Human beings are called rational, but rationality is a matter of choice, and the alternatives human nature offers are: rational being or suicidal animal. Human beings have to be what they are by choice; they have to hold their individual lives as a value by choice; they have to learn to sustain it —by choice; they have to discover that which is beneficial to their lives and value those things by choice. To be rational, human beings must understand the requirement for and then practice their virtues. A code of values accepted by choice is a code of morality. The objective standard of value in ethics is the standard by which one judges what is good or evil. And that is the individual human’s life, or that which is required for survival and thriving as an individual human. Since reason is the individual human’s basic means of survival, that which is proper to the life of a rational being is the good; that which negates, opposes or destroys it is the evil. Since everything humans need has to be discovered by their own mind and produced by their own effort, the two essentials of the method of survival proper to a rational being are: thinking and productive work.

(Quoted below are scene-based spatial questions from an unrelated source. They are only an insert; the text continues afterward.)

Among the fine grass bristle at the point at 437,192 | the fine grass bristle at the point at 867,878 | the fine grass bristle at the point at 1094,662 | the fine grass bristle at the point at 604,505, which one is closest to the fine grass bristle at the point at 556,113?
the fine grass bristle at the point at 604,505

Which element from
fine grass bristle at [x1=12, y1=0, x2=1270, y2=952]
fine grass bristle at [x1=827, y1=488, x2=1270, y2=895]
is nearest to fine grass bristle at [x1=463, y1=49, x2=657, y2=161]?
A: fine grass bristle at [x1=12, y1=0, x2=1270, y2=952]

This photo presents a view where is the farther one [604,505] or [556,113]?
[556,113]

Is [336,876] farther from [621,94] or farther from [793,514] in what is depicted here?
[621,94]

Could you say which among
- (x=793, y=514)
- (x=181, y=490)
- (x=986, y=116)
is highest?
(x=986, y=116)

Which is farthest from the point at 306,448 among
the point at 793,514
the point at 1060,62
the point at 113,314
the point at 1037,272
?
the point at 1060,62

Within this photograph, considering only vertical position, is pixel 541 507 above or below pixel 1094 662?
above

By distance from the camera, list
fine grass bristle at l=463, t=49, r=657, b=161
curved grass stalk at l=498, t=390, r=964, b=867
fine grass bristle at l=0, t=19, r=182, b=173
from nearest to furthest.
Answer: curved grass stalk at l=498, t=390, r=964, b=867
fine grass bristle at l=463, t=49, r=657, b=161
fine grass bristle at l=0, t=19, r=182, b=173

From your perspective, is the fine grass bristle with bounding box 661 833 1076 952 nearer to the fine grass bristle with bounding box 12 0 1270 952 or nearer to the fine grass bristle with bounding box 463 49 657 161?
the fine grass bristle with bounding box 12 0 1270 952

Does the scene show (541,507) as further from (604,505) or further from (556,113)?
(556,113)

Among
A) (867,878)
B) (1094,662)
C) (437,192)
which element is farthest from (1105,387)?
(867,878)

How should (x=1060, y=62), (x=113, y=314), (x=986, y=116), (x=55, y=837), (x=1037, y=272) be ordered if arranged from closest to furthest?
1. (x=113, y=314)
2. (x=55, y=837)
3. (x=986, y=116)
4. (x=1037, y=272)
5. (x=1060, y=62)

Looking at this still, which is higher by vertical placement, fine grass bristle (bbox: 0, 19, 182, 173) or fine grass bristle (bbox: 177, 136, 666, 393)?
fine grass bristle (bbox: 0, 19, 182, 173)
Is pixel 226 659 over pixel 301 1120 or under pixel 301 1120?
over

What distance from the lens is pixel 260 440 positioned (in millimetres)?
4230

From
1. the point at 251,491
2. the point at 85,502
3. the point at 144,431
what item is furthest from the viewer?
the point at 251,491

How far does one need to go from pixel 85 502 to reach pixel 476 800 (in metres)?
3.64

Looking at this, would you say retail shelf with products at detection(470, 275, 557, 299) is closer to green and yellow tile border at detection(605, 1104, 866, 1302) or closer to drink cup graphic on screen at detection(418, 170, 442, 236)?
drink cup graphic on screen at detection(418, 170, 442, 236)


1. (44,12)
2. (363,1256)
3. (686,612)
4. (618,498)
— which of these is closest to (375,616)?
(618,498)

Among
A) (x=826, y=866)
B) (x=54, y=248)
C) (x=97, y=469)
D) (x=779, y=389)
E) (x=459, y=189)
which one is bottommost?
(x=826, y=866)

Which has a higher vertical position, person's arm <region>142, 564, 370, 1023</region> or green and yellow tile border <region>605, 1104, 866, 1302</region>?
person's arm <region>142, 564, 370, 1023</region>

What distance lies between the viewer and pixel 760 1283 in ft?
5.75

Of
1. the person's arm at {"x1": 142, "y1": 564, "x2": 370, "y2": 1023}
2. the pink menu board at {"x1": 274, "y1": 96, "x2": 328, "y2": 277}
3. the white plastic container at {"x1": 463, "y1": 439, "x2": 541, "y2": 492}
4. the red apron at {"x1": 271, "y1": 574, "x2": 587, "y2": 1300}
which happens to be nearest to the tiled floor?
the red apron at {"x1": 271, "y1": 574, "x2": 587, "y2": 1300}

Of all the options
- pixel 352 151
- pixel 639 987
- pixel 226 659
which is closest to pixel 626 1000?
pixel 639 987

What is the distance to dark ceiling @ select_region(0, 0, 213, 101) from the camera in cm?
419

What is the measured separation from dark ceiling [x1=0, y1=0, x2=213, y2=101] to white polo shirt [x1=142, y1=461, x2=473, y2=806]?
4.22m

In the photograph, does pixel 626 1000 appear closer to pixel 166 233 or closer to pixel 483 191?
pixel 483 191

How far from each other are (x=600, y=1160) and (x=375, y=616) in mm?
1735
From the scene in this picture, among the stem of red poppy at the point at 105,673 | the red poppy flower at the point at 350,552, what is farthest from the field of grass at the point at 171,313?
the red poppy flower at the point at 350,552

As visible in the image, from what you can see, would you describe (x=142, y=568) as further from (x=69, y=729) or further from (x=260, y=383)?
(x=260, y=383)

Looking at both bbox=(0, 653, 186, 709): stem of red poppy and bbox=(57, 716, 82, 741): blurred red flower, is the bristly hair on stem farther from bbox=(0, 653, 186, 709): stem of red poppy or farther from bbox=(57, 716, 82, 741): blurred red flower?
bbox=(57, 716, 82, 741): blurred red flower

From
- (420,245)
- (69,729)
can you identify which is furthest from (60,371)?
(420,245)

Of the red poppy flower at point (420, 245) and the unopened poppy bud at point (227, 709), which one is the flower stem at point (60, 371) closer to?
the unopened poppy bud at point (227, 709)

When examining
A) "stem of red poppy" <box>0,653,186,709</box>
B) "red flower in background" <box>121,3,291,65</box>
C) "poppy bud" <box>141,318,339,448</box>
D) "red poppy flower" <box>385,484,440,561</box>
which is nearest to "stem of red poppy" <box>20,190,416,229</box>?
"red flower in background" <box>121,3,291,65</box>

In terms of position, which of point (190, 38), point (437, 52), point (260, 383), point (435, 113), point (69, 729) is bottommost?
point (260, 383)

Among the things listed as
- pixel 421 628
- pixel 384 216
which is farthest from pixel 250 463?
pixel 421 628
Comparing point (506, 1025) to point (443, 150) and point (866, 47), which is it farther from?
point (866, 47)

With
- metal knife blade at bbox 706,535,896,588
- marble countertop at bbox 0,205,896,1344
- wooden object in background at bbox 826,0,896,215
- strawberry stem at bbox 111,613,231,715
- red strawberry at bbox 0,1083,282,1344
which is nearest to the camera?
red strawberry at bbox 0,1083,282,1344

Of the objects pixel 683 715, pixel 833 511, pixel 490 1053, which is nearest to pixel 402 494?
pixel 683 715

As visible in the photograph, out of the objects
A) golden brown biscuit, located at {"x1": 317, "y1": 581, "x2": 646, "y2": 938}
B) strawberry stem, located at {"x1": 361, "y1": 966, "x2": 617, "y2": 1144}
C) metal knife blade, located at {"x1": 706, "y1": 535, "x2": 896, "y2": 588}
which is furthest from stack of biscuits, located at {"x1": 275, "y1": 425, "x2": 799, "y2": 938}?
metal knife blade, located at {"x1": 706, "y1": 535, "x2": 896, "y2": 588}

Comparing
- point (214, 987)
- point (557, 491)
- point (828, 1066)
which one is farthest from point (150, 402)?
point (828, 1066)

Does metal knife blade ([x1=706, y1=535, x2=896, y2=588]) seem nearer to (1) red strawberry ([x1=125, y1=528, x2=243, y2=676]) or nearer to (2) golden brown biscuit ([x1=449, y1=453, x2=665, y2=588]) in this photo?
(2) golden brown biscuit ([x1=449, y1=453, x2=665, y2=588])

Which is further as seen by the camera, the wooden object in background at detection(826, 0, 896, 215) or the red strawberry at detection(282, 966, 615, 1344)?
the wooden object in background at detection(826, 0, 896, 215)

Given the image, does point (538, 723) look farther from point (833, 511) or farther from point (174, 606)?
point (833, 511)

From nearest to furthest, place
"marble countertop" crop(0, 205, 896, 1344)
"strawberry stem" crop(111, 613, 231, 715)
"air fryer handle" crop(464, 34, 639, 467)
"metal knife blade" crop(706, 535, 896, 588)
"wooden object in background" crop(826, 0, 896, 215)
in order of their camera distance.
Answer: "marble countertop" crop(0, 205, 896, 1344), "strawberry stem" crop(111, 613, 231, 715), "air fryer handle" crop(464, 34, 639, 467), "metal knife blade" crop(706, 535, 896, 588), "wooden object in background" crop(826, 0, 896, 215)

Altruism is the doctrine that human beings have no right to exist for their own sake, that service to others is the only justification for human existence, and that self-sacrifice is the highest moral duty, virtue and value. The irreducible primary of altruism, the basic absolute, is self-sacrifice—which means; self-immolation, self-abnegation, self-denial, self-destruction—which means: the self as a standard of evil, the selfless as a standard of the good. Altruism is not about being kind or loving towards others; its not about making donations to charity. The issue is not whether you should or should not give a dime to a beggar. The issue is whether you do or do not have the right to exist without giving him that dime. The issue is whether you must keep buying your life, dime by dime, from any beggar who might choose to approach you. The issue is whether the need of others is the first mortgage on your life and the moral purpose of your existence. The issue is whether human beings are to be regarded as a sacrificial animals. Any human being with self-esteem will answer: “No.” Altruism says: “Yes. You must die so other may live.”

An understanding of what constitutes the good operates as a valid and sound premise leading to the conclusion that altruism is evil. The good is that which is beneficial to and proper for the promotion and enhancement of the lives of individual rational human beings. All that hinders or obstructs individual human beings in their quest for life is evil. Altruism is in the later category; therefore, altruism is evil. Any justification of the State that depends upon altruism thus is evil and must fail as an argument against human freedom and self-determination, human dignity and self-esteem, or human voluntary cooperation and free market exchanges, or as an argument for violently suppressing human beings allegedly for the sake of an imagined human collective.